Bruce Charlton said...

@CCL - INteresting point - sounds plausible.

Mormons do seem to talk a bit about pre-mortal existence, although this is mainly a speculative 'folk Mormon' belief than part of the official church.

An interesting book by Terryl Givens (a Mormon - but the book covers all traditions) is When Souls Had Wings: Pre-Mortal Existence in Western Thought, 2010.

TheDoctorofOdoIsland said...

"We may have been 'angels' - i.e. spirits who were helpers and messengers of the divine"

This is an uncontroversial part of Mormon beliefs.
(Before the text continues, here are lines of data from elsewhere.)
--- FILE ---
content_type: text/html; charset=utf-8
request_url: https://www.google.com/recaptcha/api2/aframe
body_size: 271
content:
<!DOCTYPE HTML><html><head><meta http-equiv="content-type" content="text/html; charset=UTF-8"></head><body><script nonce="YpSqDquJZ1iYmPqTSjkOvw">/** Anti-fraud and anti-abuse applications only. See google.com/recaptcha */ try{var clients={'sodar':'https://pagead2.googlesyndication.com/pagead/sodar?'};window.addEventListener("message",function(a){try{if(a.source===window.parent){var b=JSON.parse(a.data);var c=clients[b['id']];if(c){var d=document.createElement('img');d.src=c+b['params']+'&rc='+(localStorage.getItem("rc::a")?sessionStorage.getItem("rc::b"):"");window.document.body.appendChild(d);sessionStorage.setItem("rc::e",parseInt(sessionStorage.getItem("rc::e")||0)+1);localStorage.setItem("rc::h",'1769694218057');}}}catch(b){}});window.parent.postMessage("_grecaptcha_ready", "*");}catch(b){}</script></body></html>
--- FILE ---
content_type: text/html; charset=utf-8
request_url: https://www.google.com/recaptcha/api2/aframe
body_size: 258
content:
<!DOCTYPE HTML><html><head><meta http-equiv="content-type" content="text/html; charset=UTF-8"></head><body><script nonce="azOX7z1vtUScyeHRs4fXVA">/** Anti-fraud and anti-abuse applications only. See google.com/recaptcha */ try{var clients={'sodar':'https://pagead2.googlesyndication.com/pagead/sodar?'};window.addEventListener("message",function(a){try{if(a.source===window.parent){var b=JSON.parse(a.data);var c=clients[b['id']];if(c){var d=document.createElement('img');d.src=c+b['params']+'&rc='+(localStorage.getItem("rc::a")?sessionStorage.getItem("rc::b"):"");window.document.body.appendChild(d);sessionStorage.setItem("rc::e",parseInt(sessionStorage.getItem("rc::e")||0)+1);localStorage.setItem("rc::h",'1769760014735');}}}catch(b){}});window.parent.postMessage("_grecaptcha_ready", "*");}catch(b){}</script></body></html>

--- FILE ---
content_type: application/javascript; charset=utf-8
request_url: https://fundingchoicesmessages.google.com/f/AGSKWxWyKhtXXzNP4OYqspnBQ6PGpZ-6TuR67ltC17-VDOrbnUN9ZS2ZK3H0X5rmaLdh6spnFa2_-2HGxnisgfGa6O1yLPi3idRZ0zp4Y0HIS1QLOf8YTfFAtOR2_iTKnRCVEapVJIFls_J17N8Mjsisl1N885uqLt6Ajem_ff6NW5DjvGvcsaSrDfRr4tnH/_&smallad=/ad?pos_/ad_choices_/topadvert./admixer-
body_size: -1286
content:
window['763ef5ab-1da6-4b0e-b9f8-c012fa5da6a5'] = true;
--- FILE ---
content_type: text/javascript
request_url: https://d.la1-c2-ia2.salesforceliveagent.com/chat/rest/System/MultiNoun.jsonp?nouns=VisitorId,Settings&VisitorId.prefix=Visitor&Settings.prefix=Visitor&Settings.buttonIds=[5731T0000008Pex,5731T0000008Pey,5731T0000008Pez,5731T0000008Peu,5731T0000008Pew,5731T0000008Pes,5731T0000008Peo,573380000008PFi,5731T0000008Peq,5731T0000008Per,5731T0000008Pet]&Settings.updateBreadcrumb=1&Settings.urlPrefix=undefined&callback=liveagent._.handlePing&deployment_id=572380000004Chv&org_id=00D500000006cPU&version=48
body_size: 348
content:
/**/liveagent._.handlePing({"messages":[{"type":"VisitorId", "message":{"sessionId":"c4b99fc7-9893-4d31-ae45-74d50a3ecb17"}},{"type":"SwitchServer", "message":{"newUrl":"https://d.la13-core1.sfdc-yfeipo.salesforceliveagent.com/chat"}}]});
It's accepted, for example, that Adam was the archangel Michael before he came to Earth, and Noah is identified with Gabriel.
- Carter Craft

Bruce Charlton said...

@Carter - Yes, I know - my emphasis was that we, personally, may have been angels with very specific personal involvements of the kind that might lead to recollections that might be interpreted as evidence of reincarnation.

Rainforest Giant said...

I would make a poor angel. Give me a couple thousand more years.

Bruce Charlton said...

@RG -But maybe you have already been an angel, as a pre-mortal spirit? Pre-mortal spirits have less freedom. agency than mortals - so these angles are acting much more directly as 'messengers' of God. In a sense they, themselves, don't need to be 'good' but merely need to choose to serve God (the pre-mortal angels that choose to oppose God are the demons: Mormon revelation says that these are denied incarnation, condemned to remain spirits).